Anne raised her eyebrows, clearly full of questions but knowing better than to ask them right now. Good.

"So," I ad-libbed, "In order to keep anyone from finding out what they're up to, their original idea was to send me on my way none the wiser, and hold you here indefinitely. That little plan fell through when we decided that I would wait for you here, so they decided to keep us both prisoners."

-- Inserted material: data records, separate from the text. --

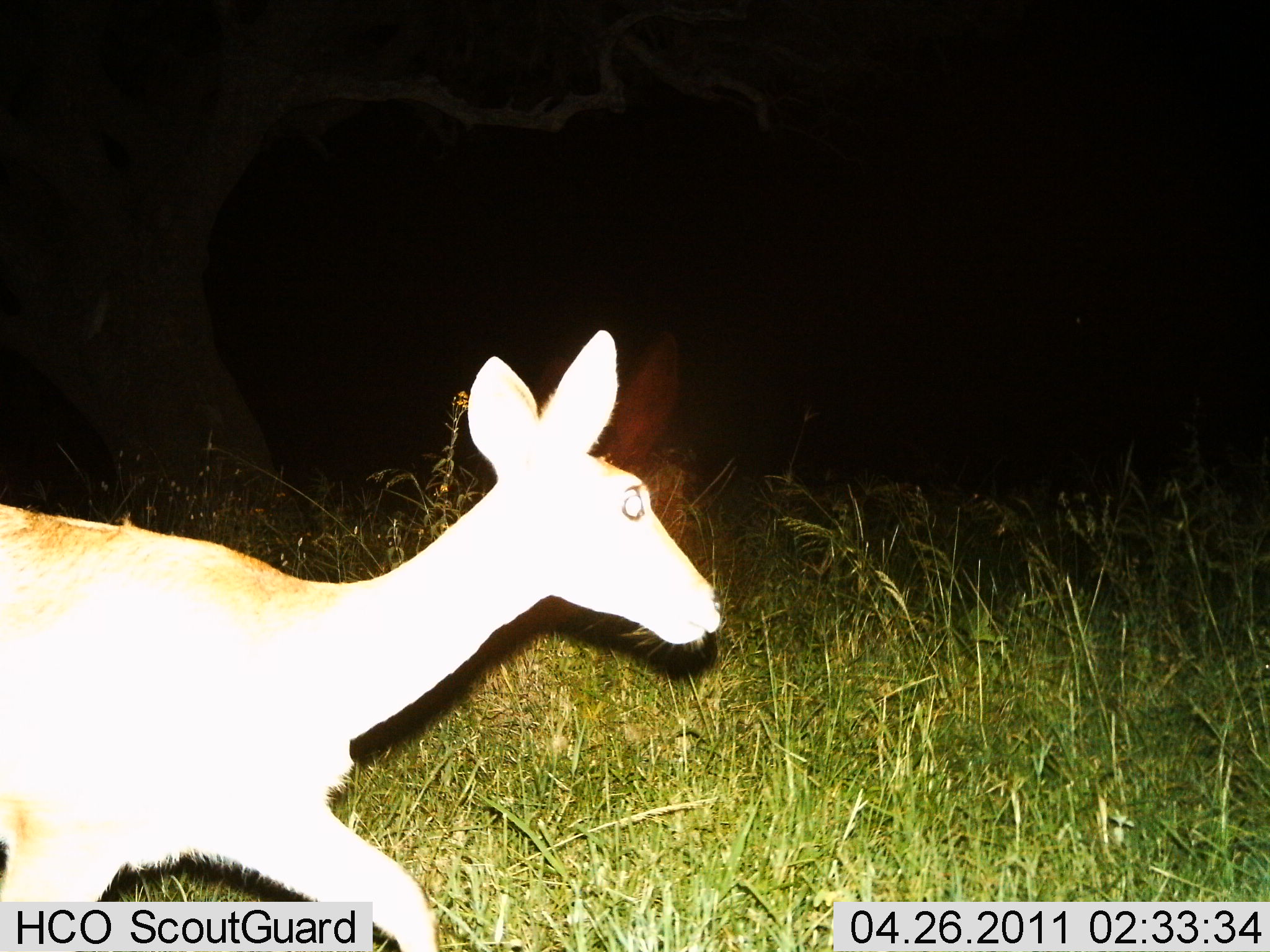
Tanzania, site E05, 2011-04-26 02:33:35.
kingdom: Animalia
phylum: Chordata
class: Mammalia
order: Artiodactyla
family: Bovidae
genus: Redunca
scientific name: Redunca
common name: reedbuck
Reedbuck (Redunca), count 1. Behavior (volunteer vote fractions): standing 9%, resting 0%, moving 91%, interacting 0%. Young present (vote fraction): 0%. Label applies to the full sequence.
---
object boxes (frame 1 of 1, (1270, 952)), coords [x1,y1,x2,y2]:
animal: [0,326,727,951]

I didn't really like leaving half the truth out and oversimplifying the rest, but it was the best I could come up with on such short notice. It was only for the best not to tell Anne everything, or at least not yet, but I still felt like a dog, keeping the whole truth from her like this. However, I had made my decision not to tell her about the nature of her existence for good and sufficient reason, and now I'd have to live with it. She seemed willing to accept my explanation at face value for now, including the "fainting spell" she'd had, so for the moment I'd go with that.

"Which brings us to this chucklehead here," I continued, turning back to the bound and gagged lab technician.

Lying at my feet on the floor, he seemed to have regained consciousness and had begun to squirm around a little. I patted down his pockets, found an ID card, a credit chip, an electrokey, a pocket tool set and a small, expensive looking personal communications unit. I put the comms unit on the table, kept the rest.

"What do you think," I asked Anne. "Should we kill him now or later?"

Are you serious? Of course I wasn't going to kill him! But years of negotiating with cargo brokers had taught me a few things about running a bluff. So, after flashing Anne a quick smile and a wink to make sure she got the idea, I put on the look that I use when a broker tries to screw me.

The tech had stopped squirming and looked at me without blinking. Good. I had his attention. I let a slow, cold smile creep across my face.

"Or," I continued, "Maybe we save ourselves the trouble and leave him for Brax."

I looked down at him and nodded slowly.

"Yes, maybe that's the way to do it. Clean. Easy. And I'm sure Brax will want to have a word with our friend here first, don't you think?"

The tech began making "Hm! Hmm! Hmmmm!" noises into his gag.

"What?" I said as I looked down on him and cranked up my "screw you" look a few notches more. "Be reasonable. I don't have a gun or a knife here, and dragging you along with us is going to be a pain. No, I think I'll let Brax deal with you."

I began to turn away, but the tech shook his head frantically and shouted "Hmm! HmmMMM!!!" into his gag. The look in his eyes was one of sheer terror.